■ Excerpt provided
==*==

Tuesday, August 11, 2009

Why I’m in Love with Vincent Lam

I was recently re-arranging my bookshelf when I found my copy of Vincent Lam’s Bloodletting and Miraculous Cures. I immediately started to leaf through it and I once again realized how much some of his stories resonated with me. Lam’s stories revolve around the lives and changing perceptions of a group of medical students as they go through school, residency and eventually become full-fledged doctors. In Eli, a story that I found to be one of the most compelling in the collection, a doctor’s encounter with a prisoner brought in by the police is simmering with moral and ethical dilemmas that develop at a lightening pace. In yet another story featuring the same doctor, this time in a SARS isolation ward during the height of the epidemic, Lam delicately but authoritatively draws out what it means to the characters to be a doctor. In the last story of the collection, Lam describes a typical night shift which I found to be a wonderful ending to the collection as it highlights how confident yet weary he has become.

I’ve heard that every time a book is read, it is read by a different person. When I first read this book, I was stunned and fascinated by how the characters managed to hold dichotomous world views. On the one hand they were doctors – a profession defined by healing – on the other hand, at times they were deeply ambivalent, if not downright hostile towards their patients. I was also frustrated because I felt that the stories did not offer enough exploration or closure. Rather, I felt like I was being given selected glimpses into the characters’ lives. Lam based the stories on his experiences as an ER physician; now that I too work in an ER and only catch glimpses into patients’ lives, who sometimes present with situations that manage to deeply unnerve me, I am much more at ease with what Lam has left unwritten. I am greatly looking forward to his next book and in the meantime, I strongly recommend that Bloodletting and Miraculous Cures be in your reading list.

Disclaimer – I haven’t been paid by the publishers or the author to write this post (although the extra income would be greatly welcome).


Liz said...

I don't know how I happened upon it, but one of my treasured books is "The Blood of Strangers" by Frank Huyler.

Dr. Huyler is an ER doc with the touch of a poet. He tells his stories simply and with great insight.

I highly recommend it. I've never worked in an ER (or ED as some insist...:D) but he knows how to be human, and that's something we can all relate to.

Stephanie Faris said...

The word "bloodletting" has always given me the creeps in a major way. I can't even think about it. Eek. But you're right...each of us brings our own world experiences to the books we read...which is why book groups are so fun.

Lia said...

I love this book. There was an HBO mini-series made from it in 2010, but I haven't found where I can purchase it.

I like your taste! And I like the quote about a different person reading the book each time.

Tee said...

That does sound interesting! I'll have to see if our library has a copy.

Eustace said...

Oh my god, there's a lot of effective material in this post!

==*==

■ Data records

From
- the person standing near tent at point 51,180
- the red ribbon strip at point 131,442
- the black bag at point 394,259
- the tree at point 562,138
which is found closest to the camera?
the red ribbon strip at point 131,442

==*==

■ Problem details
Does each statement agree with the blog post about Vincent Lam's book? Answer yes or no for each, and quote the words from the post that settle it.
1. The writer works in an ER.
2. The publishers paid the writer for the post.
3. The last story in the book takes place in a SARS isolation ward.

■ Result
1. Yes: "now that I too work in an ER"
2. No: "I haven’t been paid by the publishers or the author to write this post"
3. No: "In the last story of the collection, Lam describes a typical night shift"